The most likely and promising advance of the next 20 years is the creation of a truly global energy market built around long distance high-voltage power grids. Historically, the power losses suffered along large transmission distances have constrained the ability of local grids to smooth out fluctuating energy demand and supply across different time zones and international borders. But transmission systems that are more capable of preserving the bulk of their power over many hundreds of miles now exist.

In China, a network of ultra high voltage grids crosses the country from the remote areas of the west to the cities on the eastern coast (pictured above). Over Rmb400bn ($60bn) has been invested and another 12 grid projects should be operational by the end of this year. China’s internal grid can be expanded well beyond its borders. Proposals for a grid stretching to South Korea, Japan and eastern Russia are under discussion. The concept of a grid from western China to Europe has been floated by Shu Yinbiao, the energetic chairman of the State Grid Corporation of China. The distance may be long — 5,000km from western China to Berlin — but high-voltage grids are efficient and power losses are low compared with existing grids.

The development of new grids will start with existing national structures, but there is a powerful logic in favour of creating over time a network which can connect across continents. A grid of this sort would be open to all — producers and consumers. Think of an internet of energy supplies. Such a structure, which could be built now, using existing technology, would transform the market in two ways. First, it would eliminate the challenges and system costs associated with the intermittency of solar and wind supplies and the need to have in place back-up supplies. Wind and solar would be much cheaper as a result — decisively reducing the current costs of renewable electricity supplies and undermining the current cost advantages of coal.

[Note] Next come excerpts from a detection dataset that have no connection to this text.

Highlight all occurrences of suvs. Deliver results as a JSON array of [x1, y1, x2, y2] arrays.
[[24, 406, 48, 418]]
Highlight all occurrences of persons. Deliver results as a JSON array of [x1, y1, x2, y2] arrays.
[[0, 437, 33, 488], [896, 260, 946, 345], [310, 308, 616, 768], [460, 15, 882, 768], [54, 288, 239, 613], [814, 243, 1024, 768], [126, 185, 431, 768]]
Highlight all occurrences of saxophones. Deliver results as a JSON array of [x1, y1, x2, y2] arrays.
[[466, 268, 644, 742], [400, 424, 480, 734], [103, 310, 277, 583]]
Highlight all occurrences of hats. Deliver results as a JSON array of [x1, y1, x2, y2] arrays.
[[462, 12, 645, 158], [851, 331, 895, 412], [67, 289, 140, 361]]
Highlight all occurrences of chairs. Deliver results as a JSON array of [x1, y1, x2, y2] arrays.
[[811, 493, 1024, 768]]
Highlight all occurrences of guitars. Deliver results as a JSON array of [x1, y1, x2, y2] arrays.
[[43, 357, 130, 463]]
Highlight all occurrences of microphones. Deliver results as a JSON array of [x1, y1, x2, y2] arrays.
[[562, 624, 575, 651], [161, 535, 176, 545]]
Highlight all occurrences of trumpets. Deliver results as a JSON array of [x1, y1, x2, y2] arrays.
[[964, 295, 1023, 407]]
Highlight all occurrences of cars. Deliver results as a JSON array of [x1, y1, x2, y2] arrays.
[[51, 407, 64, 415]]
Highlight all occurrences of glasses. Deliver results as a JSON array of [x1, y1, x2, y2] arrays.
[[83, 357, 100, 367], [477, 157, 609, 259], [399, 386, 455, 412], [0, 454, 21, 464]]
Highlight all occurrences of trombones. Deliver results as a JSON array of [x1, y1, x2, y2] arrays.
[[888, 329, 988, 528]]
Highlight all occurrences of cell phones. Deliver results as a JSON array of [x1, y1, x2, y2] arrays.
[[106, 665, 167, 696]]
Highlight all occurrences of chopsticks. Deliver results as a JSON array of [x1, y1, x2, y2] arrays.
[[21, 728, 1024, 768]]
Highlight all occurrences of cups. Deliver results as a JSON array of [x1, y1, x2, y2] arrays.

That in turn would encourage the process of electrification in sectors such as transportation and heating. Significant parts of the transport sector, such as aircraft and the heaviest trucks, would still remain dependent on oil. That will not change until battery technology takes another large step forward. Some countries would resist any shift away from coal for fear of job losses. Climate change would remain a risk — as electrification would only reduce emissions provided that the power was supplied by renewables rather than coal. And the existing levels of carbon concentration in the atmosphere would remain in place. Over time, however, the impact could be enormous.